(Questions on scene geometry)
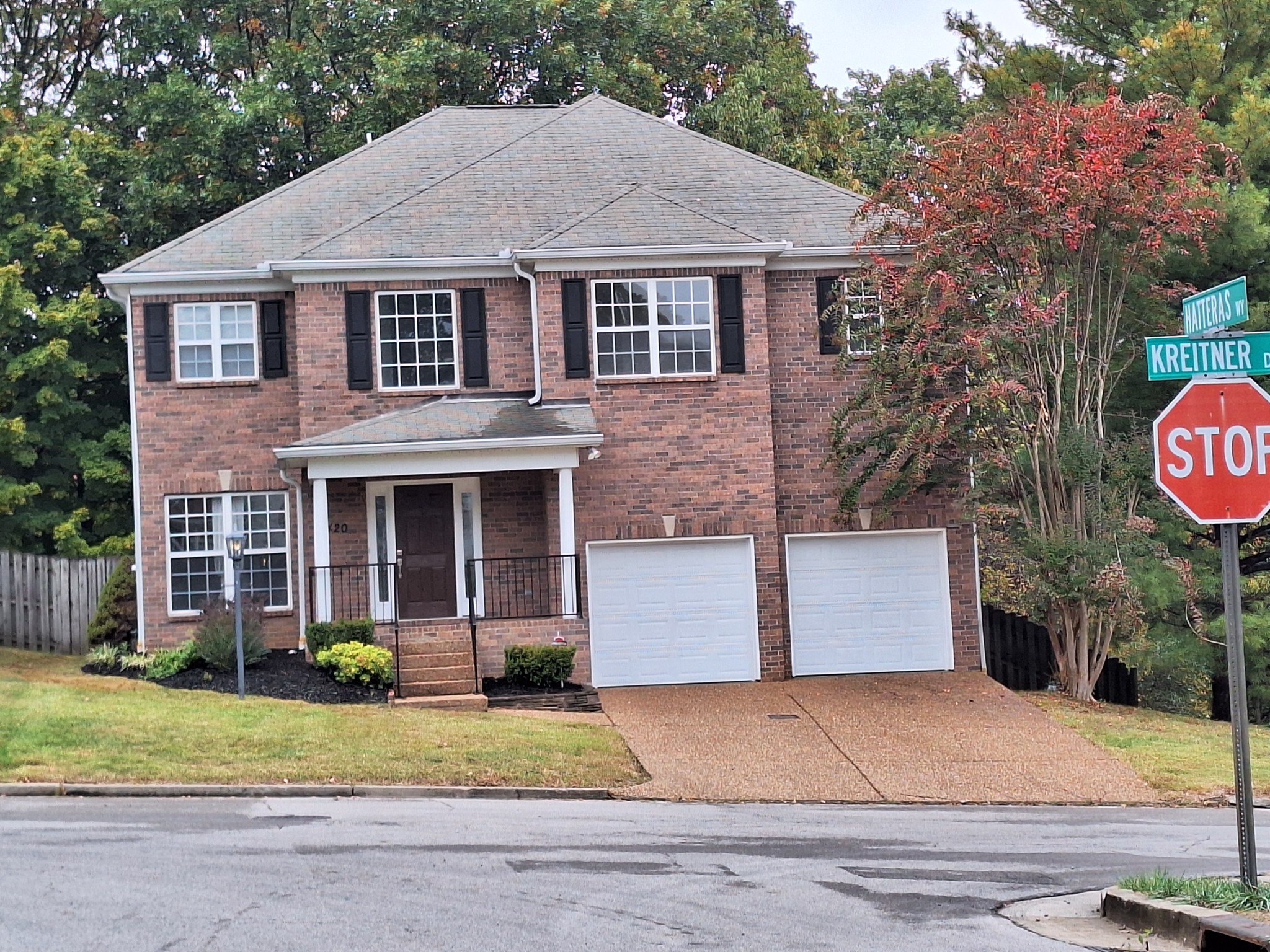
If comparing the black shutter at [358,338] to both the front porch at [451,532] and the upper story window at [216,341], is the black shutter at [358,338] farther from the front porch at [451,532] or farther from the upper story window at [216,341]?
the upper story window at [216,341]

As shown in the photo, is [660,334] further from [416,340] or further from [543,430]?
[416,340]

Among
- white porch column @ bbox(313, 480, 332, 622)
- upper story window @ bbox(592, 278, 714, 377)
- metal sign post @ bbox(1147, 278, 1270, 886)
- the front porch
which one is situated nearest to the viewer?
metal sign post @ bbox(1147, 278, 1270, 886)

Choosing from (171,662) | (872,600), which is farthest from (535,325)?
(171,662)

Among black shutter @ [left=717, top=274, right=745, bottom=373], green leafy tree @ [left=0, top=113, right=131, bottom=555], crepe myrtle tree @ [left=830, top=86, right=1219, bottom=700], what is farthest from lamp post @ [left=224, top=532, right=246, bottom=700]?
green leafy tree @ [left=0, top=113, right=131, bottom=555]

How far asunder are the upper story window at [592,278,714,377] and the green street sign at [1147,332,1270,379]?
12.2m

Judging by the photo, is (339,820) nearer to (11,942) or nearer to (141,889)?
(141,889)

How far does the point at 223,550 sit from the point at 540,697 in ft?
18.7

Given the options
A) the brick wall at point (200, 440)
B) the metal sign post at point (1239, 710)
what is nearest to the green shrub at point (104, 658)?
the brick wall at point (200, 440)

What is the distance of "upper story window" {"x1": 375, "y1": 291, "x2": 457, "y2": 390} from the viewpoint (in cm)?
2112

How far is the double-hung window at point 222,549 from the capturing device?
21.4 meters

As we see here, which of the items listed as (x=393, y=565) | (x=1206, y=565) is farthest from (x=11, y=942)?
(x=1206, y=565)

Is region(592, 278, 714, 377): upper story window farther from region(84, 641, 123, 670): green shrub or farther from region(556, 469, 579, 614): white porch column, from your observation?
region(84, 641, 123, 670): green shrub

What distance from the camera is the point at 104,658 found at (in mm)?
20750

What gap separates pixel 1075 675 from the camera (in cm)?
1989
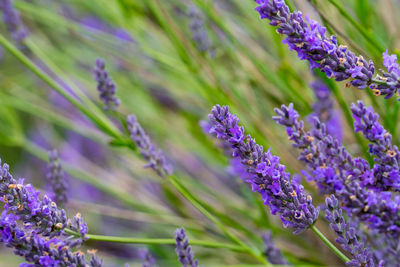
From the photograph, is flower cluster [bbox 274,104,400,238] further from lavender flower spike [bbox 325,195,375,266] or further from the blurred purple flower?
the blurred purple flower

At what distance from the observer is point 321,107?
1035 mm

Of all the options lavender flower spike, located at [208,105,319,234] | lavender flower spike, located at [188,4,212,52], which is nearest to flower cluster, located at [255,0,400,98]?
lavender flower spike, located at [208,105,319,234]

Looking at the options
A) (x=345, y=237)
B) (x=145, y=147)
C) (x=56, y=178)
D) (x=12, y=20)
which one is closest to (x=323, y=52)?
(x=345, y=237)

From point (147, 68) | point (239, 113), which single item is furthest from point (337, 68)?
point (147, 68)

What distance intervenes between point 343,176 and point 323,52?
0.16 metres

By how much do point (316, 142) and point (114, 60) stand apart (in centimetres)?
124

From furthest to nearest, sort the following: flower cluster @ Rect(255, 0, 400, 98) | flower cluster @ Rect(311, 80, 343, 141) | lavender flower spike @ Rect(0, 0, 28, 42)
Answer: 1. lavender flower spike @ Rect(0, 0, 28, 42)
2. flower cluster @ Rect(311, 80, 343, 141)
3. flower cluster @ Rect(255, 0, 400, 98)

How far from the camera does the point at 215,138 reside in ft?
4.14

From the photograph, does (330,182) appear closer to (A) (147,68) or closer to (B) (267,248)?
(B) (267,248)

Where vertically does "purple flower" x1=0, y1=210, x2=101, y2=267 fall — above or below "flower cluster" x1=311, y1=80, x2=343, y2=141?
below

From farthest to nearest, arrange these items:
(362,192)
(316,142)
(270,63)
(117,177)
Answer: (117,177) → (270,63) → (316,142) → (362,192)

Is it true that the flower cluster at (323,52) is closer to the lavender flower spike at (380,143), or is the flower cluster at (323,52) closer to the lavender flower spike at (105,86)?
the lavender flower spike at (380,143)

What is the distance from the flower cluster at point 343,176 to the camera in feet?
1.95

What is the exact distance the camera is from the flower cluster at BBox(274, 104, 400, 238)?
1.95ft
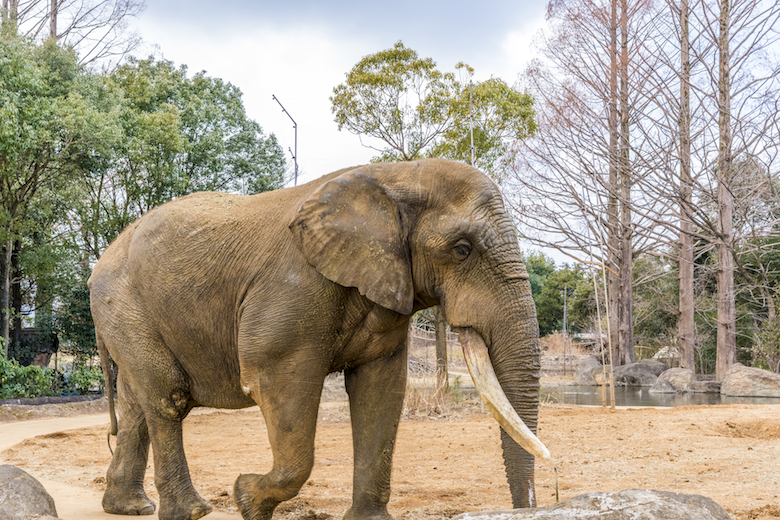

#### [Instruction]
Please output every line from the one containing "From the photograph, does" through the end of the records as a Markdown table with the columns "Row" and "Line", skipping blank lines and leaving out the pictures.

#### [Full response]
| Row | Line |
|---|---|
| 1 | From the photograph, does (330,182) appear closer to (A) (147,68) or closer to (B) (267,248)? |
| 2 | (B) (267,248) |
| 3 | Where vertically does "purple flower" x1=0, y1=210, x2=101, y2=267 fall — above or below "flower cluster" x1=311, y1=80, x2=343, y2=141? |
| 4 | below |
| 5 | From farthest to nearest, arrange these items: |
| 6 | (362,192) |
| 7 | (316,142) |
| 8 | (270,63) |
| 9 | (117,177) |
| 10 | Answer: (117,177) → (270,63) → (316,142) → (362,192) |
| 11 | Is it true that the flower cluster at (323,52) is closer to the lavender flower spike at (380,143), or is the flower cluster at (323,52) closer to the lavender flower spike at (105,86)? |
| 12 | the lavender flower spike at (380,143) |
| 13 | What is the distance from the flower cluster at point 343,176 to the camera in feet? |
| 14 | 1.95 |
| 15 | What is the exact distance the camera is from the flower cluster at BBox(274, 104, 400, 238)? |
| 16 | 1.95ft |